Cluster 2 This Cluster has 162 customers making it similar in size but slightly smaller than Cluster 1. This group also shows strong agreement that recycling has a positive impact and saves money with a score of 4 but slightly lower agreement that recycling improves the environment with a score of 3. They report moderate confusion about recycling bins and knowledge of local recycling centers both with average scores of 3. Unlike Cluster 1, they moderately agree that avoiding packaging waste is difficult with a score of 3. The age distribution is again concentrated in the 35–54 age groups suggesting a generally positive but slightly less confident group regarding recycling practices.
Cluster 3 This Cluster is the smallest segment with 35 customers and shows much lower agreement across most recycling attitudes. Customers in this cluster report lower belief that their recycling makes a positive impact with a score of 2 and very low agreement that recycling improves the environment with a score of 1. They also report high confusion about recycling bins with a 1 and only moderate knowledge of local recycling centers with a score of 2 but they do agree that avoiding packaging waste is difficult with a score of 3. The age distribution shows a higher proportion of younger customers particularly 18–24 and 35–44 suggesting this segment may be less engaged with recycling and less confident about recycling practices.

8

Here are some strategies that Carlow County Council could take to support and encourage each segment to recycle.

Cluster 1

This cluster already show strong positive attitudes towards recycling and believe it benefits the environment and saves money.
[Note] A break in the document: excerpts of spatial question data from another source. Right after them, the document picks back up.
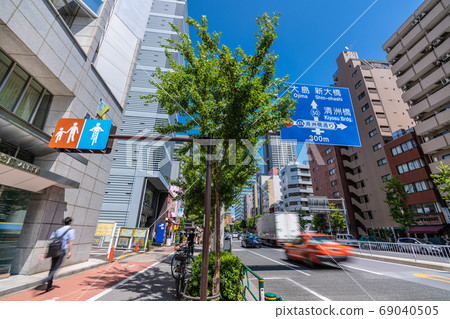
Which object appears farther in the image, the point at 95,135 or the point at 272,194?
the point at 272,194

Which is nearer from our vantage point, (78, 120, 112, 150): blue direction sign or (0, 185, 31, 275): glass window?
(78, 120, 112, 150): blue direction sign

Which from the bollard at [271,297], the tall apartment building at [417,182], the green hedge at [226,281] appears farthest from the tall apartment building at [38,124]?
the tall apartment building at [417,182]

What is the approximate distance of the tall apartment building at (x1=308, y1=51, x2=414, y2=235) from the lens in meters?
37.0

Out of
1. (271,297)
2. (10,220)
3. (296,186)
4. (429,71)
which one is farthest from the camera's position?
(296,186)

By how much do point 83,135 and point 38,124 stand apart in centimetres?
375

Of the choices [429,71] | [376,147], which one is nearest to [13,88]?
[429,71]

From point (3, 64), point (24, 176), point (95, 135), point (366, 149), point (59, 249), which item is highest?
point (366, 149)

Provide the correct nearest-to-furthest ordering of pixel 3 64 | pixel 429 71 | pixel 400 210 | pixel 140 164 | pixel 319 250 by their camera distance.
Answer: pixel 3 64, pixel 319 250, pixel 140 164, pixel 400 210, pixel 429 71

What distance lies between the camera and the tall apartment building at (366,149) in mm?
37000

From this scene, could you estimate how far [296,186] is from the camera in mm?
65875

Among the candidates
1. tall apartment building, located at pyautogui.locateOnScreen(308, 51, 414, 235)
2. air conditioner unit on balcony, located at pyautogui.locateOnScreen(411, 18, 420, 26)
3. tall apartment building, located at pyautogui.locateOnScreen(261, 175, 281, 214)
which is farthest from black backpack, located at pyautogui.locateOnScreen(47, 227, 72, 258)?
tall apartment building, located at pyautogui.locateOnScreen(261, 175, 281, 214)

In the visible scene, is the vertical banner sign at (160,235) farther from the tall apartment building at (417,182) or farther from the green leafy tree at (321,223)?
the green leafy tree at (321,223)

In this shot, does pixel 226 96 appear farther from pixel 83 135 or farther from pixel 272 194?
pixel 272 194

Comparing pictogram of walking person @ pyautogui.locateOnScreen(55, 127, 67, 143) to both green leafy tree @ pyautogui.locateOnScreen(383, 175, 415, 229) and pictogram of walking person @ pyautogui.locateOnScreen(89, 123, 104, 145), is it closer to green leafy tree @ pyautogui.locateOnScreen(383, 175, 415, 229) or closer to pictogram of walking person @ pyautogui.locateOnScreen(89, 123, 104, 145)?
pictogram of walking person @ pyautogui.locateOnScreen(89, 123, 104, 145)
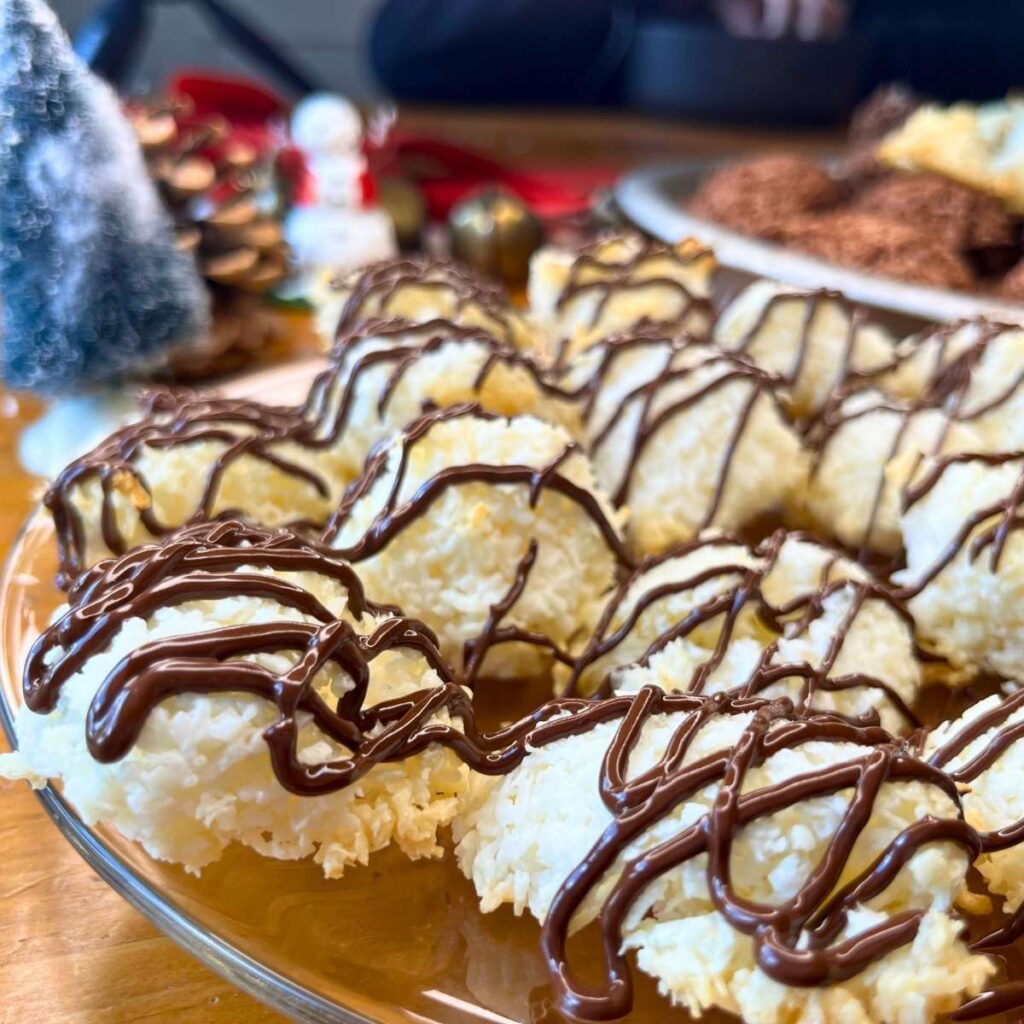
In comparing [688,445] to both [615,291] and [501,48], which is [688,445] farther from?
[501,48]

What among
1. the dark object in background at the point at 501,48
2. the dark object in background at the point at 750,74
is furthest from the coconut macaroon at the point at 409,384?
the dark object in background at the point at 501,48

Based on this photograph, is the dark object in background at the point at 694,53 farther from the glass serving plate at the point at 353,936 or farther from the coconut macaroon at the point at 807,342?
the glass serving plate at the point at 353,936

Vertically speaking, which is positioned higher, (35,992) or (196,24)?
(196,24)

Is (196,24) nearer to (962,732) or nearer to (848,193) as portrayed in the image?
(848,193)

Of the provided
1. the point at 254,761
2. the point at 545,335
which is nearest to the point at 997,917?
the point at 254,761

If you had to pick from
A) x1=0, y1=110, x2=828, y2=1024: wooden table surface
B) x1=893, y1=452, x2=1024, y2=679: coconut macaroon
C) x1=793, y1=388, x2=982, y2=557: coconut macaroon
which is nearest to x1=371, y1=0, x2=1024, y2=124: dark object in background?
x1=793, y1=388, x2=982, y2=557: coconut macaroon

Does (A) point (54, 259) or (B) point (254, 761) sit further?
(A) point (54, 259)
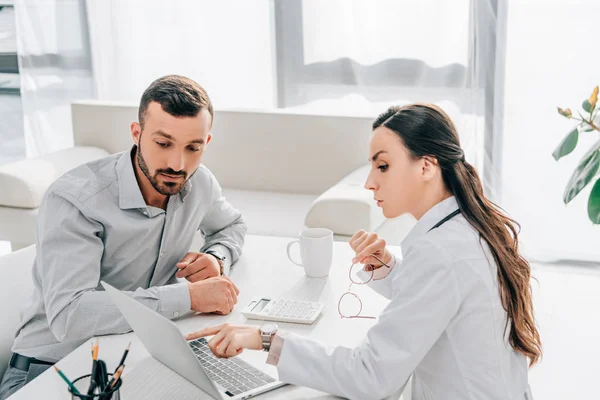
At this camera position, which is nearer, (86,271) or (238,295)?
(86,271)

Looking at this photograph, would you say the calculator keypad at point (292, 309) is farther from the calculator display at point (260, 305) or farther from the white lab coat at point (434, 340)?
the white lab coat at point (434, 340)

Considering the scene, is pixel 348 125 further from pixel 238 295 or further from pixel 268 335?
pixel 268 335

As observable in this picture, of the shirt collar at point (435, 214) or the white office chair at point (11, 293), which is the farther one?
the white office chair at point (11, 293)

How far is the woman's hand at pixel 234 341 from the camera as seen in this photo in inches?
50.5

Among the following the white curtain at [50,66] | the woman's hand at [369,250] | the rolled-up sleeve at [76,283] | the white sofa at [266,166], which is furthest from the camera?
the white curtain at [50,66]

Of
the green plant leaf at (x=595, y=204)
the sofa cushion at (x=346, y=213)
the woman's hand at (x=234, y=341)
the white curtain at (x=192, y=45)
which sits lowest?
the sofa cushion at (x=346, y=213)

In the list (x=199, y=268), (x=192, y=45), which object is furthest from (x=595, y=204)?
(x=192, y=45)

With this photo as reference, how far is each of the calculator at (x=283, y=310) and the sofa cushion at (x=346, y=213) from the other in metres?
1.33

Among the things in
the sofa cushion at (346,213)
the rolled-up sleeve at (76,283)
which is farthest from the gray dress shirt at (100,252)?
the sofa cushion at (346,213)

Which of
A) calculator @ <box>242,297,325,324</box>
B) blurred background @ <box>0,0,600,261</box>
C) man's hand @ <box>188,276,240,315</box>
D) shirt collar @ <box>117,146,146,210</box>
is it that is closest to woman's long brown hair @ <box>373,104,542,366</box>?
calculator @ <box>242,297,325,324</box>

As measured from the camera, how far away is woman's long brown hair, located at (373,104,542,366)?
1.32 meters

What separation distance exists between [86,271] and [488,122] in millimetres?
2750

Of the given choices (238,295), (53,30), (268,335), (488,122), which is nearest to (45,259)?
(238,295)

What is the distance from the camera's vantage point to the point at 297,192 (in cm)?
357
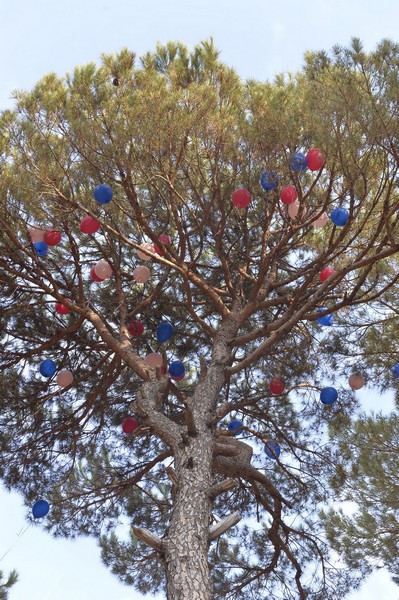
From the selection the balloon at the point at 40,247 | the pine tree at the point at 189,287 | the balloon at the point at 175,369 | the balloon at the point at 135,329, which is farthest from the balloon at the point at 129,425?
the balloon at the point at 40,247

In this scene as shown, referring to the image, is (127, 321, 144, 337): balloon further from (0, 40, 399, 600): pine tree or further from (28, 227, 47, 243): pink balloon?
(28, 227, 47, 243): pink balloon

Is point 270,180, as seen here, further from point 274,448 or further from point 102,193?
point 274,448

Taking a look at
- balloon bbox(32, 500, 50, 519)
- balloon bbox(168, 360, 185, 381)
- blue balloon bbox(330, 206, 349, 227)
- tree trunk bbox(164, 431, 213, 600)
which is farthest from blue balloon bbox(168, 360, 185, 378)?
blue balloon bbox(330, 206, 349, 227)

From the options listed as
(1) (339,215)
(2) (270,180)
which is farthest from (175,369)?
(1) (339,215)

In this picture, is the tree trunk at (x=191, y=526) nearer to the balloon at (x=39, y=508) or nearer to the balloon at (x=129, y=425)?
the balloon at (x=129, y=425)

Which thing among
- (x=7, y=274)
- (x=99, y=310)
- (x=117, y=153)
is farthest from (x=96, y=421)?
(x=117, y=153)

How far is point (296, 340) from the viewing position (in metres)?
5.77

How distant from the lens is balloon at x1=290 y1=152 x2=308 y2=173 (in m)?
4.62

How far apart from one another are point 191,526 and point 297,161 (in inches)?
90.7

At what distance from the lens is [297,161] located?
4.64 m

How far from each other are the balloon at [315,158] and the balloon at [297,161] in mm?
85

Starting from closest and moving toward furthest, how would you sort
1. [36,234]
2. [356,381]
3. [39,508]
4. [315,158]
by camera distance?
1. [315,158]
2. [36,234]
3. [39,508]
4. [356,381]

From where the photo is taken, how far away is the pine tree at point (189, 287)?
4.24 metres

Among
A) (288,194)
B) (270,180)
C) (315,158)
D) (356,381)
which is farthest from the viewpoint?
(356,381)
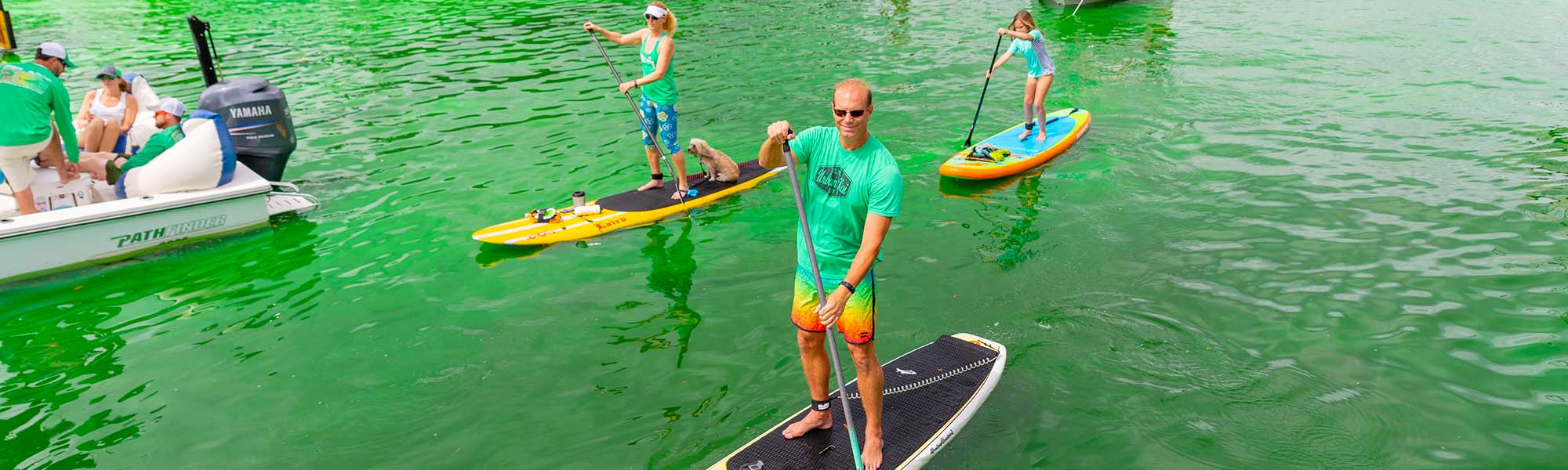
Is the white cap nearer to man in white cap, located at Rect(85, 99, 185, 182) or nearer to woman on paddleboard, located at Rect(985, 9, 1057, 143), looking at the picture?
man in white cap, located at Rect(85, 99, 185, 182)

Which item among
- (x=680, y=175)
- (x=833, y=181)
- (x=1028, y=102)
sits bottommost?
(x=680, y=175)

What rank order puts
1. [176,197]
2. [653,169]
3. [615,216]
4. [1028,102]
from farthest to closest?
1. [1028,102]
2. [653,169]
3. [615,216]
4. [176,197]

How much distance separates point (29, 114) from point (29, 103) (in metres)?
0.11

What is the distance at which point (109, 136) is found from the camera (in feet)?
34.4

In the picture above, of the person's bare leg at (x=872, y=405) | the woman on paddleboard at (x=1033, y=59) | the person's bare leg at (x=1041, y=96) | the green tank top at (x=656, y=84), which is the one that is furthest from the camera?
the person's bare leg at (x=1041, y=96)

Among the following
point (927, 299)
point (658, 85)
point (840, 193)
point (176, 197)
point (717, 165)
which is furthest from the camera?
point (717, 165)

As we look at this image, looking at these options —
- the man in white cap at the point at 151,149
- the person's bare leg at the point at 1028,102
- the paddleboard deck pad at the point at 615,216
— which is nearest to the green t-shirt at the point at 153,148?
the man in white cap at the point at 151,149

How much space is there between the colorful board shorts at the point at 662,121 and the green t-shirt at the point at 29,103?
19.1ft

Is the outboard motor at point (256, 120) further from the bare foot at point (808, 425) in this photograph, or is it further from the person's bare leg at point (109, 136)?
the bare foot at point (808, 425)

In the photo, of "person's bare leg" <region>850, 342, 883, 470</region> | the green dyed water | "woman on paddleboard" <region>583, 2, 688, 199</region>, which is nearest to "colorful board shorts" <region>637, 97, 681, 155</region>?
"woman on paddleboard" <region>583, 2, 688, 199</region>

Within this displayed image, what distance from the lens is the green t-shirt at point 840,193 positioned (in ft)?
14.8

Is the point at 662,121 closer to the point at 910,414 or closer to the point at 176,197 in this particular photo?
the point at 176,197

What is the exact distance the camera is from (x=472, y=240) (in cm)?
971

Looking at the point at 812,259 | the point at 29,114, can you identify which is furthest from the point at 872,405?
the point at 29,114
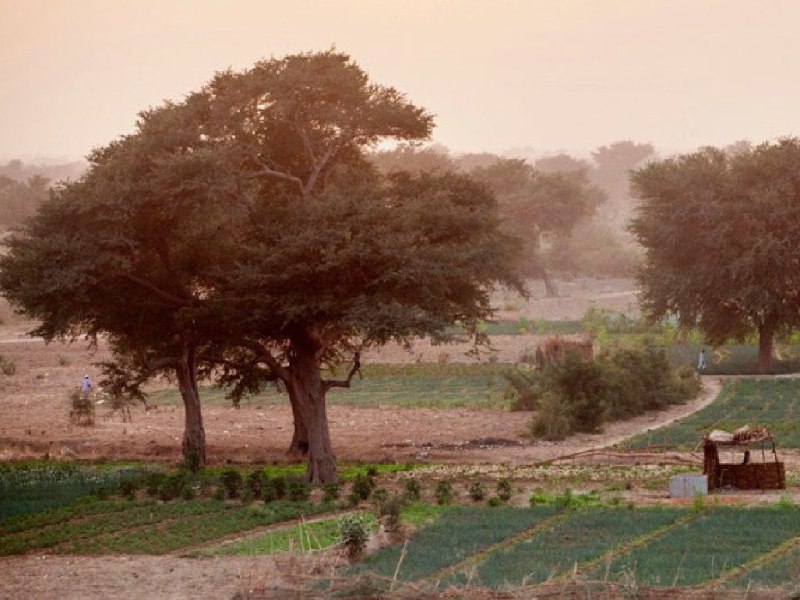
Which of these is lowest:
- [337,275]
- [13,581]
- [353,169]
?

The Council should focus on maintaining and reinforcing these behaviors. Strategies could include providing regular updates on the environmental impact of recycling in the county, recognising community recycling achievements and offering incentive programmes or rewards for consistent recycling behaviour.

Cluster 2

This cluster also values recycling but shows more uncertainty about waste avoidance and recycling processes. They could support this group by providing clearer guidance on recycling rules such as simplified bin labels, visual guides, and easy online resources explaining what can go into each bin. Awareness campaigns could also highlight practical ways to reduce packaging waste at home helping this group turn positive attitudes into stronger recycling habits.

Cluster 3

This cluster show lower belief in the benefits of recycling and higher confusion about recycling practices. For this group, The Council should prioritise education and awareness campaigns that explain the environmental importance of recycling and how their actions make a difference. Providing simple instructions on waste separation and targeted social media campaigns may help improve knowledge and engagement. Since this group also finds avoiding packaging waste difficult, the council could promote practical tips for reducing waste and highlight local recycling facilities and services. As this cluster has the most younger customers targeting this group with educational initiatives could be beneficial as increasing their awareness now may encourage long-term recycling behaviours as they move through adulthood.